--- Extract to read ---

Due to the damage a cyberattack can cause a company — both in the immediate aftermath of the incident and on an ongoing basis — businesses need people who understand the risks they face and how to create effective countermeasures. Becoming familiar with cyber threats such as DDoS attacks is therefore a way to take on a role as a more valuable member of an information systems team.

A digital image of a padlock

What Is a DDoS Attack?

A DDoS attack is a type of cyberthreat based on sending too many requests to an online resource, forcing that site or resource offline. The attacker takes advantage of a vast network of computers to create this pressure, often by using “zombie” machines they have taken over through malware.

Kaspersky notes that DDoS attacks work because web resources can only handle so much traffic at any given time. When the amount of data or requests flowing into the networked asset becomes too great, legitimate users may be unable to access it, just as would happen if there were too many people trying to use the resource, but on a much greater scale. A web server suffering the effects of a successful DDoS attack will slow down or become completely inaccessible to users.

Considering that modern companies use online platforms for their most important services, both customer-facing and internal, it’s easy to see how a well-timed DDoS attack could do major harm to a business. Whether that means shutting an e-commerce merchant down during a busy retail season, taking a business’s in-house servers offline, or one of any number of similar outcomes, the damage can be notable.

How Are DDoS Attacks and DoS Attacks Different?

A DDoS attack is the modern, larger-scale version of a simple denial of service (DoS) attack. Digital security firm Norton explains that DoS attacks have existed since 1974, when a 13-year-old remotely shut down networked computers. IT professionals shouldn’t let themselves become complacent just because DoS attacks have a nearly 50-year history. By evolving from DoS to DDoS, these intrusions have stayed relevant to the present day.

That initial strike in 1974 was launched from a single computer, which means it was a simple DoS, not a DDoS. Norton notes that DDoS attacks are defined by using multiple pieces of hardware to generate the illegitimate network activity that takes a resource down. The fact that a botnet of captured computers or other devices can deal far more damage than a single PC has turned DDoS into the standard way of damaging companies’ servers.

What Is the Goal of a DDoS Attack?

The objective of a DDoS attack is typically to harm a company by taking its most essential resources offline. Kaspersky points out that some organizations make especially attractive targets for these types of digital intrusions. These include e-commerce retailers and digital-first businesses of all kinds, including internet casinos.

CSO gave an example of how DDoS attacks can have a waterfall effect, wherein taking down one company can harm others. In October 2016, the Mirai botnet, a compromised swarm of internet of things (IoT) devices, was leveraged to send requests to an internet services provider’s servers. The net consisted of up to 400,000 IoT devices and was capable of overwhelming important infrastructure, bringing down Twitter, Amazon, Spotify, and more.

What Happens During a DDoS Attack?

A DDoS attack is relatively simple, which is one of the reasons why this type of cyberthreat is so dangerous. Norton explains that in these incidents, the hacker doesn’t have to install any of their code on a victim’s server. Instead, the compromised machines in the attacker’s botnet send millions of pings, as if a vast number of machines were trying to connect to that service all at once.

Because the compromised “zombie” computers and other devices that make up a hacker’s botnet all have different IP addresses, companies often have a hard time defending their resources against DDoS incidents. A simple countermeasure once a DoS attack is detected would involve blocking all requests from the offending IP address, but in the case of DDoS, more sophisticated defenses are necessary.

--- Dataset rows ---

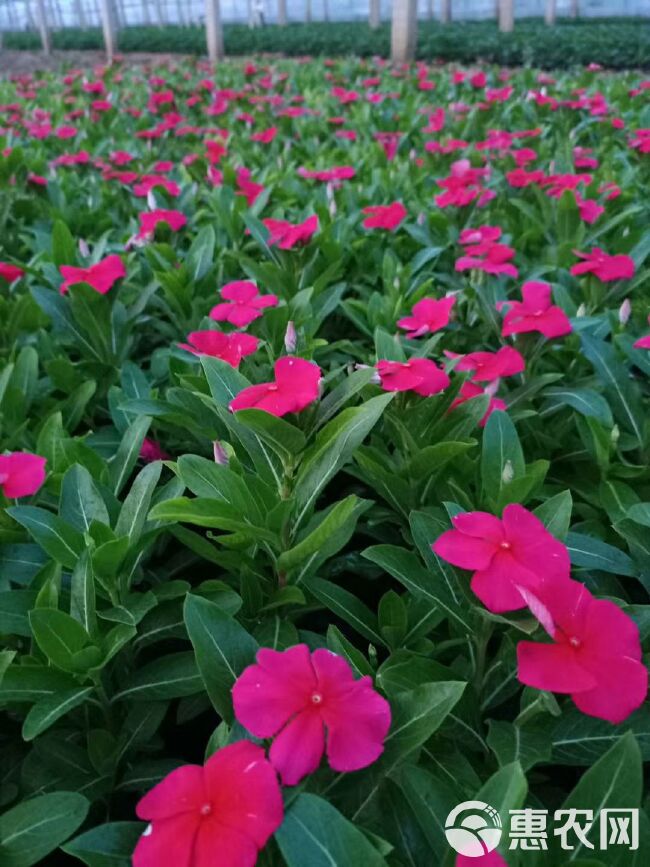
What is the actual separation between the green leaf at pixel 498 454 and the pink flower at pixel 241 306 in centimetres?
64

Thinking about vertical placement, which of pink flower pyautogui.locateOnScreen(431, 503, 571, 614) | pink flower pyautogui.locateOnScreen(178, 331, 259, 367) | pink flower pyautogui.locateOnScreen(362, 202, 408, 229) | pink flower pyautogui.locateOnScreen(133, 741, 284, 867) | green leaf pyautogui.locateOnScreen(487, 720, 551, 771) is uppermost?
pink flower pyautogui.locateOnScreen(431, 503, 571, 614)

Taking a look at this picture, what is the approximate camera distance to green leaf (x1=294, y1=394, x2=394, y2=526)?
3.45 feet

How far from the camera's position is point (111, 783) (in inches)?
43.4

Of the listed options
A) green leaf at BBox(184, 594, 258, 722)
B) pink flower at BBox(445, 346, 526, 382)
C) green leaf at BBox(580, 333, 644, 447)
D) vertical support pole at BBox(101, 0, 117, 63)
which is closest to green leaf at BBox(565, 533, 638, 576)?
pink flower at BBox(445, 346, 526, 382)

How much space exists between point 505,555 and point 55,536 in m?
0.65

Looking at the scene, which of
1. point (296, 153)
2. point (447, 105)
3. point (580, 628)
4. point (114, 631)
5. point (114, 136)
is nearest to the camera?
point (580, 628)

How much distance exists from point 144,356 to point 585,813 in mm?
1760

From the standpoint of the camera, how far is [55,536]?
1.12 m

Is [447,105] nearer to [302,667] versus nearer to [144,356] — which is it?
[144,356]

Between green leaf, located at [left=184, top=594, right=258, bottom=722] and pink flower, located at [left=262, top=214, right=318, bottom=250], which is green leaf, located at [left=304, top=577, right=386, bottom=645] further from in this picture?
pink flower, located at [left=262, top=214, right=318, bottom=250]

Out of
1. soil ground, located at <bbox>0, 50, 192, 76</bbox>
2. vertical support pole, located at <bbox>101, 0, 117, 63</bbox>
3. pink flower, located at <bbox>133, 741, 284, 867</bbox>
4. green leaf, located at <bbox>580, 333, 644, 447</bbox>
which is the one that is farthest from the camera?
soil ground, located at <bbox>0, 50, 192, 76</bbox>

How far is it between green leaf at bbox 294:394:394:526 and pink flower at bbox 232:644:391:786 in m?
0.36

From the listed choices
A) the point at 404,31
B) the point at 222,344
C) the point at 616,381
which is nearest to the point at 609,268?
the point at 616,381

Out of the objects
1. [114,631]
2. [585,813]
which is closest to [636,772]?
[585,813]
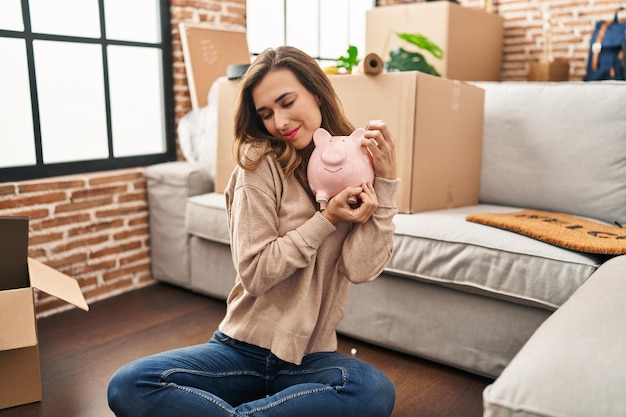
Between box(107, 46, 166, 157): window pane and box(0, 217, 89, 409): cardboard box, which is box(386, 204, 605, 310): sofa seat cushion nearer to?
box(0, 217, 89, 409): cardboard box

---

### [Actions to take]
**A.** According to the article on DDoS attacks, why do companies often struggle to defend their resources against DDoS incidents? Answer in one to three sentences.
**B.** Which lines in the rows contain the word "exists"? List each one.
These rows are unrelated to the article on DDoS attacks.

### [Task-by-task answers]
**A.** The hijacked "zombie" computers and other devices in a hacker's botnet all have different IP addresses. Blocking every request from one offending IP address works against a simple DoS attack, but a DDoS attack calls for more sophisticated defenses.

**B.**
How much space exists between point 505,555 and point 55,536 in m?
How much distance exists from point 144,356 to point 585,813 in mm?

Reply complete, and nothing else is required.